One final attorney-fee wrinkle is the appointment of a curator. Although IFP status itself does not provide a litigant with an attorney, it may provide one for the litigant’s out-of-state opponent. In Jones v. Jones, the Supreme Court carefully weighed both the litigant’s IFP status and the law’s requirement of the appointment of a curator when “the defendant proceeded against is outside the jurisdiction of our courts.”8  As a rule, the fees for a curator are shouldered by the petitioning party.9  Ruling on equal protection grounds, the court determined that refusing to include curator fees within IFP coverage would deny indigent litigants the right to divorce if an out-of-state spouse could not be served.10  Applying this rationale, the Fourth Circuit stated the rule even more clearly: “A plaintiff proceeding in forma pauperis is not required to pay a curator’s fee.”11

  • 1Jeffcoat v. Hammons, 160 So. 182, 184 (La. App. 2 Cir. 1935).
  • 2Act No. 156, 1912 La. Acts 1, as amended by Act No. 260, 1918 La.
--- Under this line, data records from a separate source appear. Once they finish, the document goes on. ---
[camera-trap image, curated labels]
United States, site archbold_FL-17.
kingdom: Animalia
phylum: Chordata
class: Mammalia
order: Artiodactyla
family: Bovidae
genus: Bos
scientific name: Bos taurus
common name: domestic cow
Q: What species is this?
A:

Acts.
  • 3Jeffcoat, 160 So. at 184–85 (“[W]e do not think a violation of the quoted provision would operate as a bar to the litigant’s right to avail himself of the act as a whole, if his financial condition and the facts of his case otherwise disclosed eligibility therefor.”).
  • 4Loftin v. Frost-Johnson Lumber Co., 63 So. 252, 252 (La. 1913).
  • 5La. C.C.P. art. 5182 cmt.
  • 6Jackson v. Aetna Life & Cas. Co., 392 So. 2d 1073, 1074 (La. App. 3 Cir. 1980).
  • 7See, e.g., id. at 1074–75 (“[I]n any event, we conclude that the right of an indigent should be determined by his ability to pre-pay the costs without examining any contingency fee contract entered into between the indigent and his attorney.”); Hudson v. Williams Olefins Dev., LLC, 2017-0705, p. 1 (La. App. 1 Cir. 7/11/17), 2017 WL 2981869 (“Consideration of the contingency fee agreements between plaintiffs and their counsel should not affect their pauper status.”).
  • 8Jones v. Jones, 297 So. 2d 198, 200 (La. 1974); see also La. C.C.P. art. 5091(A) (providing that, in curator cases, “[t]he court shall appoint an attorney at law to represent the defendant . . . .”).
  • 9La. C.C.P. art. 5096 (“The court shall allow the attorney at law appointed to represent a defendant a reasonable fee for his services, which shall be paid by the plaintiff, but shall be taxed as costs of court.”).
  • 10Jones, 297 So. 2d at 200.
  • 11Warren v. Warren, 622 So. 2d 864, 866 (La. App. 4 Cir. 1993).

Disclaimer: The articles in the Gillis Long Desk Manual do not contain any legal advice.